Она снимала перчатки, затем шарф, затем передала жакет. “Да, довольно хорошо. Но я не видела тебя целую вечность, Чарльз”.
“Это правда”, - сказал он. “Я вынужден винить вас”.
Действительно, это было правдой. Хотя их обычная рутина сводила их вместе каждый день или почти каждый день, в последние несколько недель она была менее доступна для него, чем в любое время, которое он мог вспомнить за последние пятнадцать лет, и именно тогда, когда он больше всего тосковал по ее присутствию. Он еще не затронул самый загадочный вопрос из всех: что он видел, как ее экипаж выезжал из низких, бедных многоквартирных домов Севен Дайалз однажды днем неделю назад.
“Да ладно, прошло всего несколько дней”.
“Да, но соседи, которые являются друзьями, должны видеть друг друга каждый день”.
Она рассмеялась. “Ты твердо уверен в этом?”
Он приятно нахмурился. “Я верю”.
“Тогда я приложу больше усилий”. Она встретила его на полпути по коридору и легонько поцеловала в щеку. “Я прошу прощения, Чарльз”.
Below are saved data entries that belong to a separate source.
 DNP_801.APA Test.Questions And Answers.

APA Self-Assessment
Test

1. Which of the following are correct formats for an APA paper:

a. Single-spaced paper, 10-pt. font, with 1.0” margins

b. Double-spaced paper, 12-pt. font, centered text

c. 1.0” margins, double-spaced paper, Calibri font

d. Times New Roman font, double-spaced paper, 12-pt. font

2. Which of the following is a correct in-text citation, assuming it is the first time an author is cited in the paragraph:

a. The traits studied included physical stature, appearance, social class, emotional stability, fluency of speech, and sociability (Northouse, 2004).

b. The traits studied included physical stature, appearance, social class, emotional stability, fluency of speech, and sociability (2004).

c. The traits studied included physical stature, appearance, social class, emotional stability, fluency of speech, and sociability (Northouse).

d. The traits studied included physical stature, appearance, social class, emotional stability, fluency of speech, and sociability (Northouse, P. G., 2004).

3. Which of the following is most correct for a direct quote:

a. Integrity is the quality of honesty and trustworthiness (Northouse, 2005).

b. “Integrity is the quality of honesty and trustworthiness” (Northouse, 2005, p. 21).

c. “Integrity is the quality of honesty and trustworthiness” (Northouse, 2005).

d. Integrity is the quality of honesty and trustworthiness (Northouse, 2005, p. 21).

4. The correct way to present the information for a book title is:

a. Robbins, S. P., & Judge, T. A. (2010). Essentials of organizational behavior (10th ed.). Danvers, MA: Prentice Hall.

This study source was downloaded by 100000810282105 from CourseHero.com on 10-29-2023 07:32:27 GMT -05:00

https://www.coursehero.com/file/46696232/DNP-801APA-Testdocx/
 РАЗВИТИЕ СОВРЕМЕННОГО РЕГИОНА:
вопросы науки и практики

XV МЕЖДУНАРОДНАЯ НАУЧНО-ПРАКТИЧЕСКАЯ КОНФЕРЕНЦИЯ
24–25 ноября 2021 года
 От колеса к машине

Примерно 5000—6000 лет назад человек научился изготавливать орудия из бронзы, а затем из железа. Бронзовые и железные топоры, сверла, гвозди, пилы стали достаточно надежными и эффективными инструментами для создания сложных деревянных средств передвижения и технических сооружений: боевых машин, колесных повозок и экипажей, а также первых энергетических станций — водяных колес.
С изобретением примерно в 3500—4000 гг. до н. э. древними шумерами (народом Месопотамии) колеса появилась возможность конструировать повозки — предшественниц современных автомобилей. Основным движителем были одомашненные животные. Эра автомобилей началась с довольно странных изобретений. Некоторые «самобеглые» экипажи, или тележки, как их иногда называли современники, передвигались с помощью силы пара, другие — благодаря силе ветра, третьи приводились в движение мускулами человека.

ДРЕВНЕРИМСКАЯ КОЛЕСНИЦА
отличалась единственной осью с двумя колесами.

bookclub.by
Леди Джейн Грей была молодой вдовой, ее муж, героический и горячо любимый лорд Дир, погиб в бою всего через несколько месяцев после их свадьбы. Она происходила из одной из старейших семей в Сассексе - фактически старше, чем семья Ленокс, - и они двое выросли по соседству, принадлежа к двум ведущим семьям в их уединенной сельской местности. Она была хорошенькой и привлекательной, но, возможно, не красавицей, с большими, умными, спокойными глазами и улыбающимся ртом, который становился то розовым, то красным в зависимости от погоды. Она редко одевалась по моде, но всегда умудрялась выглядеть модно, и хотя в лондонском обществе были те, кто осуждал ее вьющиеся, ненавязчивые волосы как тусклые, были и такие, кто считал это ее лучшим достоинством. Ленокс, конечно, был на стороне этой последней группы.
В любом случае, ее величайшее очарование заключалось не во внешности. Оно было в ее характере. Ее кругозор был широким, но никогда не претенциозным, а за ее речью всегда скрывалось любящее чувство юмора. Она была на вершине общества в Лондоне и в Сассексе, когда навещала своего брата, графа Хоутона, дома, но она легко относилась к власти, которая исходила от ее друзей и связей. Она редко бывала непостоянна в своих привязанностях. Ее ждали счастливые дружеские отношения, куда бы она ни пошла.